RECORDS FOR THIS EXERCISE:
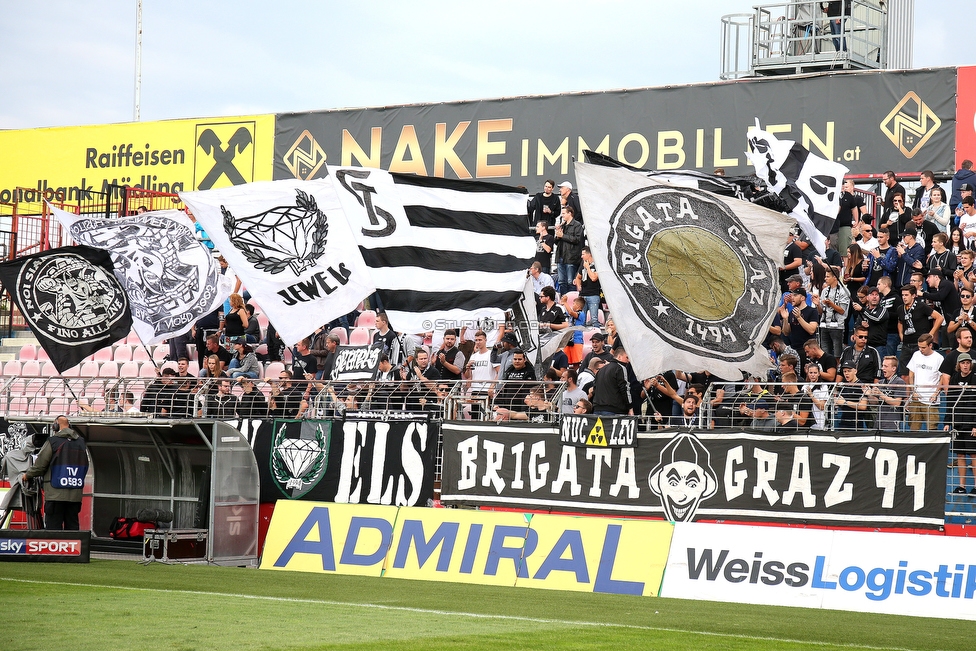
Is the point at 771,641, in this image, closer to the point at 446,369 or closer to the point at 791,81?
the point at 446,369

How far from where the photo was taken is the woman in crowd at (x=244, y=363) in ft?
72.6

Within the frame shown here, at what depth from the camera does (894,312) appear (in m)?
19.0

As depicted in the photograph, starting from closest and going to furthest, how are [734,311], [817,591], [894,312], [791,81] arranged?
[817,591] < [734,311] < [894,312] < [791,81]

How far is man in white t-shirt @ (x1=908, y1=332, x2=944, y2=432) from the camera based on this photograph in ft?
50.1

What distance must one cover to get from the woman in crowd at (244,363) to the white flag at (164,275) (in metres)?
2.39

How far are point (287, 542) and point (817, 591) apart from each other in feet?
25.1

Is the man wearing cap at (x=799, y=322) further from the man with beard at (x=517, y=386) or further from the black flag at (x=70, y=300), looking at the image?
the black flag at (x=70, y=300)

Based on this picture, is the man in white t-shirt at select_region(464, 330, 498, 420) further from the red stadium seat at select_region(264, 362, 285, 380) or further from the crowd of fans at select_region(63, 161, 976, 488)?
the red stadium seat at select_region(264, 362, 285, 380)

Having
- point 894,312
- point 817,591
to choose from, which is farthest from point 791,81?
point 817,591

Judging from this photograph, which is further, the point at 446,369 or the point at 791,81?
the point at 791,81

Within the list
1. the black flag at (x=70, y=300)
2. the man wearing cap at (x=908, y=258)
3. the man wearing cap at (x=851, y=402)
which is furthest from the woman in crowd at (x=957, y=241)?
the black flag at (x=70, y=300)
---
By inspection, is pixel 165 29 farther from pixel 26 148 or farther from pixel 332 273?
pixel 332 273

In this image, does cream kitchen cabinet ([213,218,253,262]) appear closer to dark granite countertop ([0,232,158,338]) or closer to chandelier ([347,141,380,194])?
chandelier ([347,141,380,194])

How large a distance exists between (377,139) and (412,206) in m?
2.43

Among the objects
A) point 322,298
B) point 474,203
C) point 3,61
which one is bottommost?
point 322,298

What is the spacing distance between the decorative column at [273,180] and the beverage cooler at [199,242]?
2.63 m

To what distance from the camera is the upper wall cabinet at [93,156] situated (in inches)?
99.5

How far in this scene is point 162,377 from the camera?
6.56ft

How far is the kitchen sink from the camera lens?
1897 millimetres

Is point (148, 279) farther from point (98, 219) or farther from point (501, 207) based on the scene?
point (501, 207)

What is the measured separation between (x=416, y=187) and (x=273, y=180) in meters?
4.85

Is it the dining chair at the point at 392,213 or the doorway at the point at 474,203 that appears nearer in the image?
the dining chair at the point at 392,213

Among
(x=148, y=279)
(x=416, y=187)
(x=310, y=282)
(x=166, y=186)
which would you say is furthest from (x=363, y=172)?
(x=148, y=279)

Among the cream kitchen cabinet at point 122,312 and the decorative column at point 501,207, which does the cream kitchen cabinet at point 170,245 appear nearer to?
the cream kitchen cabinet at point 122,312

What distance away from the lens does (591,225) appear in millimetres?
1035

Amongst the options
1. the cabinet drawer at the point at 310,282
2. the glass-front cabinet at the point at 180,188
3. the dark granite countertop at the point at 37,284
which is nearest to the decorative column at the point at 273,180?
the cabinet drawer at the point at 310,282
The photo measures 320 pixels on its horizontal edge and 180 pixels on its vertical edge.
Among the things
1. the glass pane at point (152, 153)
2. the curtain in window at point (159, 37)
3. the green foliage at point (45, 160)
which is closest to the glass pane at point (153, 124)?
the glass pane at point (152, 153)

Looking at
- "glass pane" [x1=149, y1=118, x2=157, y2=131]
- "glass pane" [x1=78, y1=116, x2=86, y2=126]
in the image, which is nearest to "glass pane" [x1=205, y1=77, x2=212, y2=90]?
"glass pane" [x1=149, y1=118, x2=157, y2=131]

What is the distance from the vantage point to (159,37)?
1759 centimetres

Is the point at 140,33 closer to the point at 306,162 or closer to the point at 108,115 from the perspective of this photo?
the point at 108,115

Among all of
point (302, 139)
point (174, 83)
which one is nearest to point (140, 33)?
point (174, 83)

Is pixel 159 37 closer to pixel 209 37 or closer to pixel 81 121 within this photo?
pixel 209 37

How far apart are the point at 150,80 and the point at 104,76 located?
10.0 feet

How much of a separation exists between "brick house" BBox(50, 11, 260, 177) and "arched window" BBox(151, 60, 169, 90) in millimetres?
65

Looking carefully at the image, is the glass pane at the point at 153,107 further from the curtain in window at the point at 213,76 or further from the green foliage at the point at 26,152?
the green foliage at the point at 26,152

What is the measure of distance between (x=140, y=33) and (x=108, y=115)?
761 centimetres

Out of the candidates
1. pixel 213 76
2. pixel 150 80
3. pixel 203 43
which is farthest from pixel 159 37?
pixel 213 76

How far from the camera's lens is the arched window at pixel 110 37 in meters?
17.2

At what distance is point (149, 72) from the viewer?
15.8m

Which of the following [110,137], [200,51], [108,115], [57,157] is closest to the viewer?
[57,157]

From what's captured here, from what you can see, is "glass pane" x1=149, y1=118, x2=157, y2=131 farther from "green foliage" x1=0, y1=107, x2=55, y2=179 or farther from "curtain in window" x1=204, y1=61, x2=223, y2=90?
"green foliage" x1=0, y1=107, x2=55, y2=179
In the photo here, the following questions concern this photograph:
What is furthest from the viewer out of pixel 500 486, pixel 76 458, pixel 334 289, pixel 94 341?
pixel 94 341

SHORT PROBLEM:
Show every line in the entries above that contains the word "seat", copying each one in full.

RESULT FOR THIS EXERCISE:
Based on this picture, is the man in white t-shirt at select_region(464, 330, 498, 420) further from the red stadium seat at select_region(264, 362, 285, 380) or further from the crowd of fans at select_region(63, 161, 976, 488)?
the red stadium seat at select_region(264, 362, 285, 380)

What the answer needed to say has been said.